[Opening Text for analysis section]
The 8th Biennial of Moving Images took place at the Centre for Contemporary Images from November 5 to 13, 1999. 280 films and videotapes were screened, and the group show of 5 video installations will last till December 12, 1999. The public amounts to 5'000 people; 50 journalists were accreditated.



The Jury of the 8th Biennial of Moving Images, composed of:

Michel Ritter, director of Fri-art, centre d'art contemporain,Fribourg (CH), president of the jury
and of
Dunia Blasevic, director of the Soros Center for Contemporary Art in Sarajevo (Bosnia)
Corinne Diserens, art historian, free-lance curator (CH/F)
Elizabeth Janus, art historian and critic (CH)
Chris Dercon (B), director of the Bojmans van Beuningen Museum in Rotterdam

has viewed the 36 videotapes in competition and has attributed the following prizes:



the Grand Prix de la Ville de Genève (CHF 10'000.-) to

The Dead Weight of a Quarrel Hangs by Walid RA'AD, Lebanon/USA

two Prix Jeune Créateur du Département de l'instruction publique du canton de Genève ex aequo (two times CHF 2'500.-) to

Performing the Border by Ursula Biemann, Switzerland

and Die 3. Generation des Wohlfühlens by Rainer Hallifritsch, Ulrike Hemberger and Karl Hoffmann, Germany

two Prix Saint-Gervais Genève (two times CHF 2'500.-) to

Arise! Walk Dog! Eat Donut! by Ken Kobland, United States

and to

Sein Zeit by Nicolas Fernandez, Germany


The prizes are kept in the Médiathèque of the Centre for Contemporary Images. The Médiathèque provides free public access to the whole collection of the Centre, amounting to more than 1'100 titles, and being the most important collection of videotapes in Switzerland and one of the most important in Europe.
[Closing Text for analysis section]
# What to do
A - In the report on the 8th Biennial of Moving Images:
(i) How many films and videotapes were screened?
(ii) Who was the president of the jury?
(iii) Which work won the Grand Prix de la Ville de Genève?
B - Can you extend the report on the 8th Biennial of Moving Images, starting after its final sentence?
[Opening Data provided section]
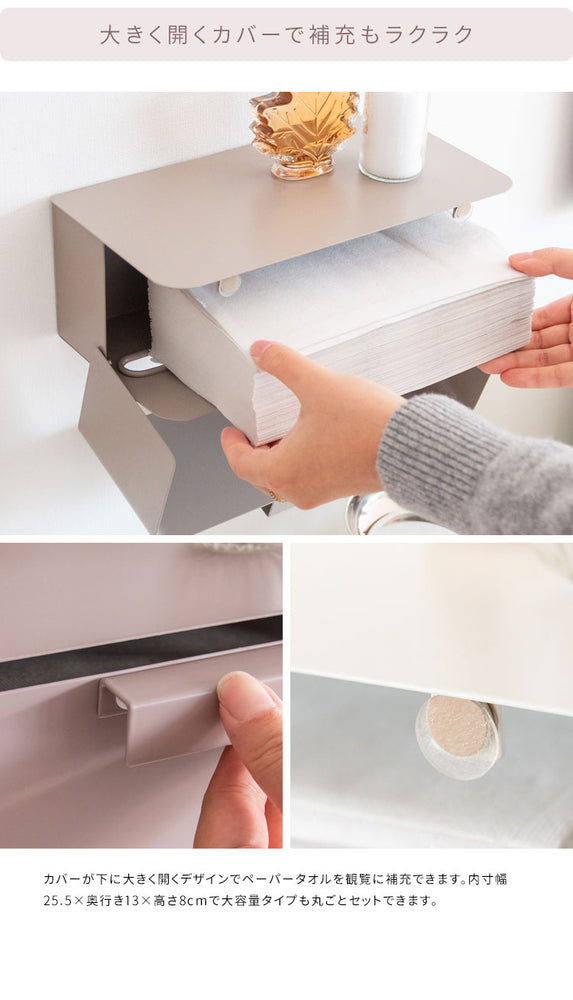 大きく開くカバーで補充もラクラク

カバーが下に大きく開くデザインでペーパータオルを観覧に補充できます。内寸幅25.5×奥行き13×高さ8cmで大容量タイプも丸ごとセットできます。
[Closing Data provided section]
# Answers to the exercise
A -
(i) 280
(ii) Michel Ritter
(iii) The Dead Weight of a Quarrel Hangs by Walid RA'AD

B -
Jury's Statement

If painting was once one of the most important domain representing certain subjects in art, today the narration of these same subjects has been largely taken up by photography and video. The influence of cinema and television on art has produced what has been called a "part-cinema": a resulting form that is neither traditional nor experimental but rather a still evolving and as-yet-defined "something else" that suggests that audiovisual space has become the privileged space to negociate the tension between the public and the private, between the physical and the social body.
The impulse to narrate living experience is as basic to human nature as the wish to belong to a collectivity, which at present no longer defines itself according to the idea of the polis, an entity in which each individual is expected to participate to the greater good of the whole, but more like what has been termed an "audience-culture" - one in which individuals are tied together not by a sense of common roots and purpose but by a fairly sophisticated visual literacy, simultaneously complex and seemingly mindless, which is based on a compendium of gestures, images, sounds and characters emanating from the television and cinema screens.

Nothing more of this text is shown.